# [Prompt A]
Update the passage of the Sports Team article between "Sports Team channels" and "explains the band.", inclusive, changing "indie rock band" to "alternative rock band".
# [Prompt B]
According to the Sports Team article, when and through which labels is the album Gulp! set for release?
Top of Extracted text
Sports Team channels the 90’s for their tune “Cool It Kid.” The video is below! Give it a viewing or two!

Breakthrough British band Sports Team debuts their new song “Cool It Kid” featuring vocals from Asha Lorenz of indie rock band Sorry.

“Cool It Kid” is about “getting too deep in your stress about stuff and sometimes saying to yourself, ‘You know what, maybe sometimes you should sit back and it’s best not to react on your intense, irrational emotions,’” explains the band.

The new track hails from the band’s highly anticipated new album Gulp! which is set for release on August 12 via Island UK/Bright Antenna. The group previously debuted two singles from Gulp!, with “R Entertainment” and “The Game” both premiering on BBC Radio. Listen to/share “R Entertainment” HERE and listen to/share “The Game” HERE.

Additionally, Sports Team is set for an extensive run of worldwide tour dates this fall. Kicking off on September 16 in Atlanta, the tour includes headlining performances at New York’s Mercury Lounge, Los Angeles’ The Echo, Chicago’s Schuba’s and DC’s Songbyrd. General on-sale begins today, June 17 at sportsteam.seetickets.com. See below for a complete list of tour dates.
Sports Team is Alex Rice (lead vocals), Rob Knaggs (rhythm guitar, vocals), Henry Young (lead guitar), Oli Dewdney (bass), Al Greenwood (drums) and Ben Mack (keyboard, percussion). Formed in 2016, the band released two EPs, Winter Nets and Keep Walking!, prior to their 2020 Mercury Prize-nominated debut album Deep Down Happy, which reached #2 on the UK’s Official Charts, achieving the biggest vinyl sales for a debut British artist that year. Rolling Stone hails, “The crisp, jagged tunes on their debut LP, Deep Down Happy, recall Franz Ferdinand or the early Arctic Monkeys; their weird-angled guitars can evoke Pavement or Silkworm; their clever critiques of British life recall Pulp and the Kinks; and singer Alex Rice’s ranting style has shades of Art Brut’s Eddie Argos and Mark E. Smith of the Fall. It’s all conjured with a buoyant sense of good-natured humor, so they sound like they’re having fun even when they’re pissed off. The album bounces by with the logic of a free-for-all pub debate.”
Bottom of Extracted text
Top of The data
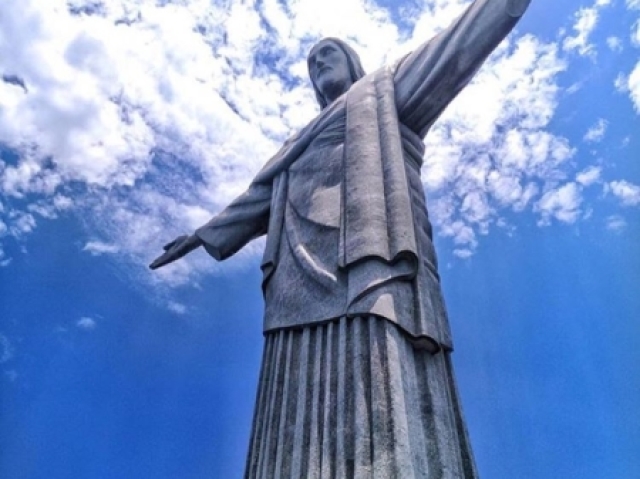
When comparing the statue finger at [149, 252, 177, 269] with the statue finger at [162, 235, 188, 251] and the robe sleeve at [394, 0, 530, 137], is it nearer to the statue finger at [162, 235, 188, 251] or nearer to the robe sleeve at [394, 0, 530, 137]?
the statue finger at [162, 235, 188, 251]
Bottom of The data
# [Exercise output A]
Sports Team channels the 90’s for their tune “Cool It Kid.” The video is below! Give it a viewing or two!

Breakthrough British band Sports Team debuts their new song “Cool It Kid” featuring vocals from Asha Lorenz of alternative rock band Sorry.

“Cool It Kid” is about “getting too deep in your stress about stuff and sometimes saying to yourself, ‘You know what, maybe sometimes you should sit back and it’s best not to react on your intense, irrational emotions,’” explains the band.

# [Exercise output B]
August 12, via Island UK/Bright Antenna.